How do these hold up to the new HD cameras like the JVC GY-HD110U.
If I still work in these formats will this be ok for the future? With everything going widescreen and HD, is DV and DVcam on the way out or does it have a future?
Any help is appreciated as I'm way behind the times and need to get caught up fast!
Many thanks and Merry Christmas, Tim
+ Reply to Thread
Results 1 to 9 of 9
Depends what market you are targeting. There will still be 4:3 video around for some time.
Your GY500u won't do 16:9 natively but the VX2100 will. Wide DV still makes a nice picture.

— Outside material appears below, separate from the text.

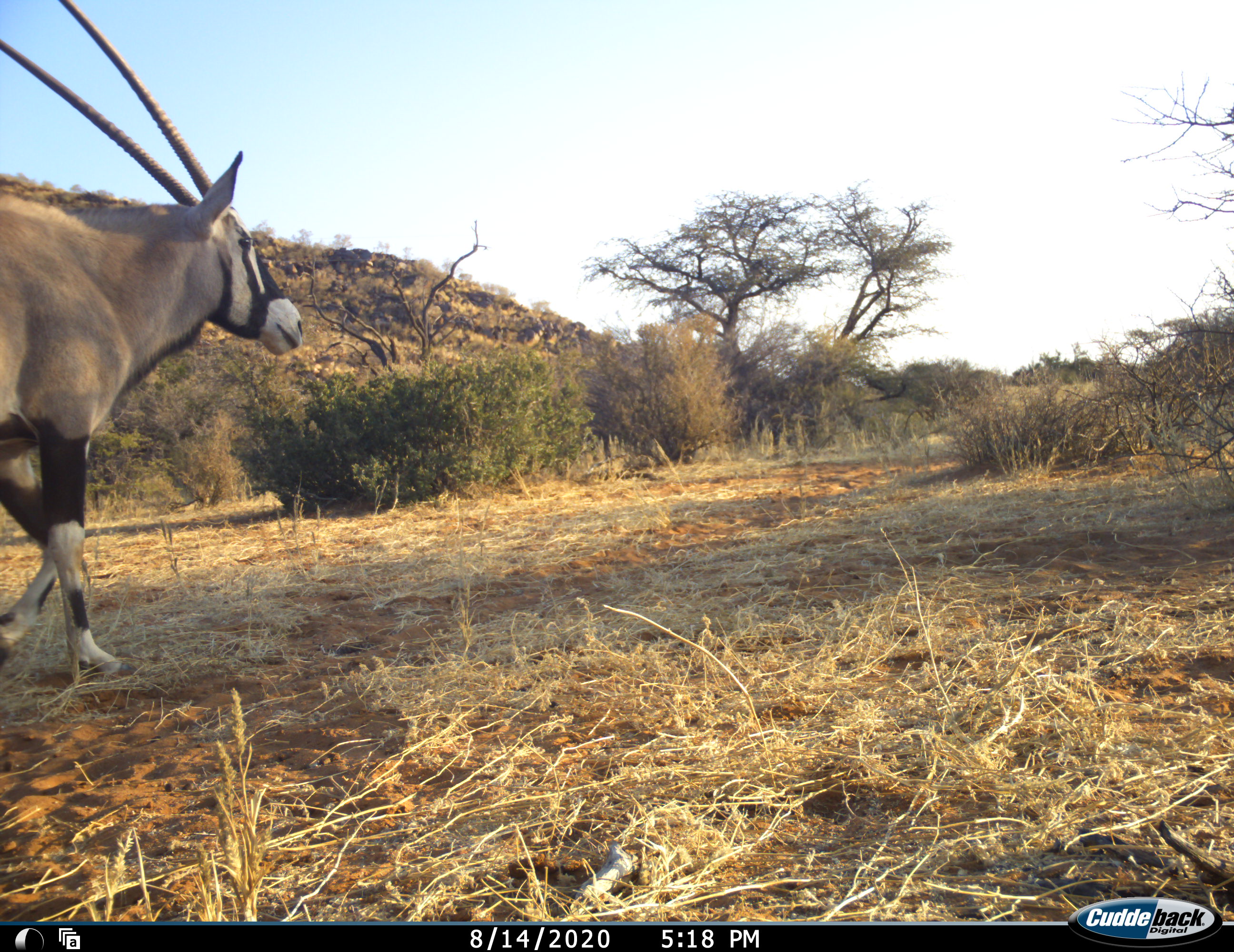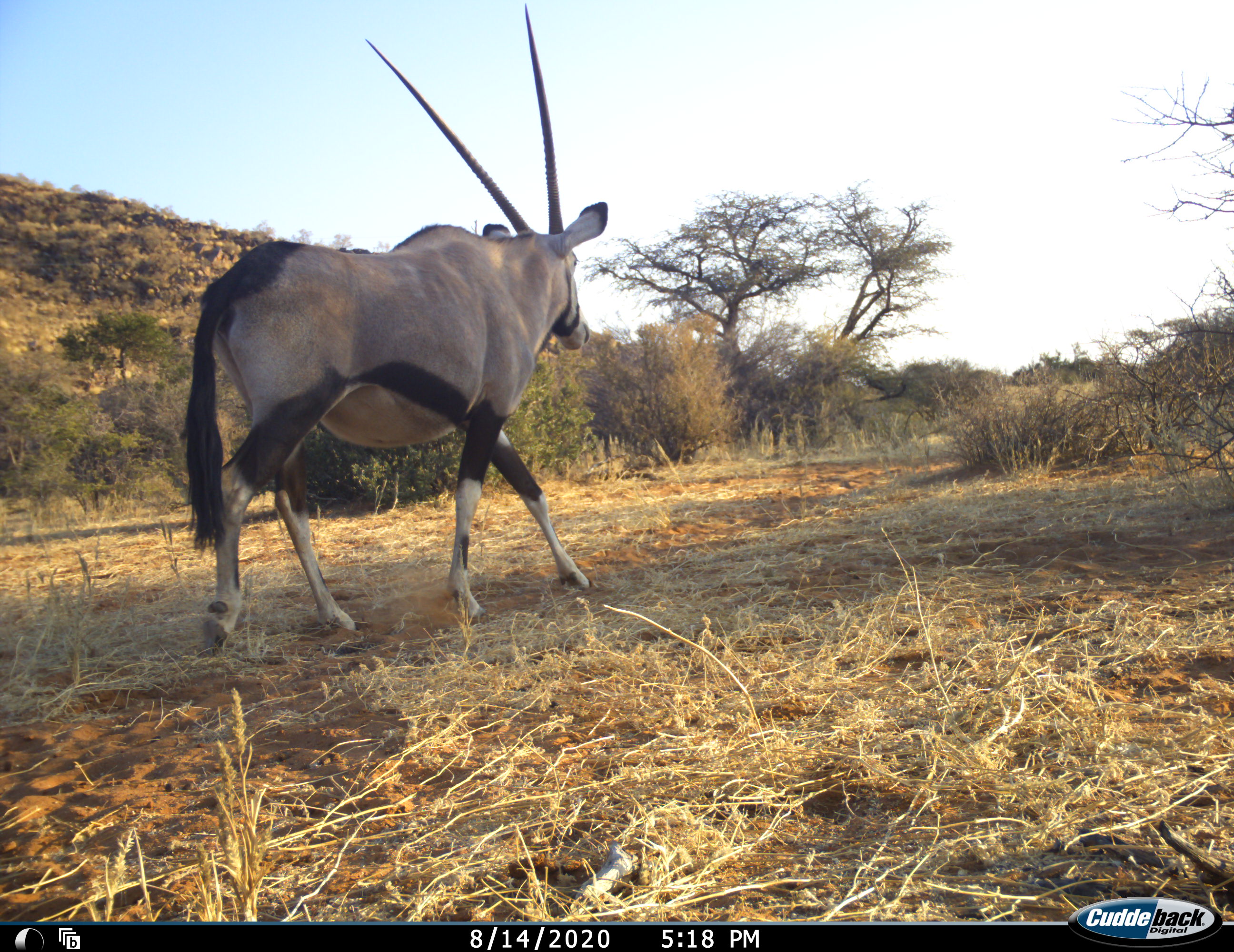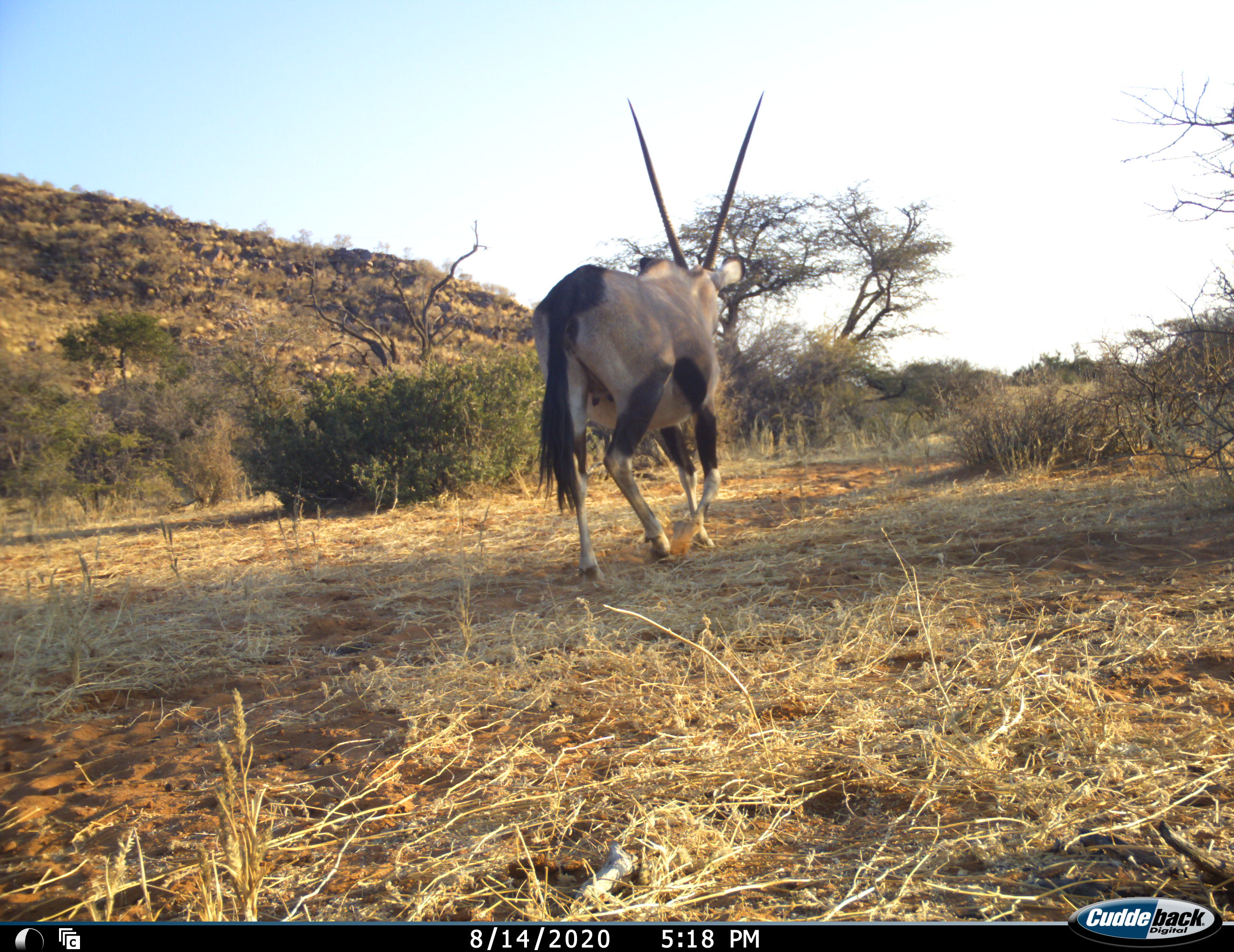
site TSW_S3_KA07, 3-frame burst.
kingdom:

The JVC GY-HD110U is specialized to 720p/60 HDV but makes a great action cam. Good 1080i HDV is available for less.
Editing HD can be a challenge. Understand the full work flow.
I will still have to shoot in 4:3. The VX 2100 dies a poor job at wide as it's not a native wide camera. The resolution is too soft.
My market is mail order instructional martial arts videos. I would prefer to stay in 4-3 as my cameras are basically new and don't care to upgrade at this time.
There are also objectionable artifacts with the MPEG2 compression used by HDV, notably with fast action - martial arts would probably fall into that camp. Of course, most HDV camcorders can record in DV, too.
I have some footage of an outdoor scene with heavy snow falling and red cardinals flying around to and from a bird feeder. At one point, one of them flies directly towards the camcorder. A really nice scene save the obvious blockiness of its red breast. The color and overall detail are marvellous but the blockiness is *very* distracting. (When I play the video with VLC, I can make the snow go up, too - depending on the settings!)
I'd love for my next camera to be able to mount my Nikon lenses. I've posted some of the DV articles (scanned) here before. I'd be willing to budget $5,000 for it, when the time came. For me, that's a few years off, so I'm curious what the market will have for me at that time!
Originally Posted by lordsmurf
Bear in mind that any camcorder that can accept other lenses via an adapter will only be as good as the lens built in to the camcorder. i.e., no point investing $1000s for lenses if they ultimately go through a crapola one. Of course, if you already have the lenses then that's a different story - but don't expect miracles(!)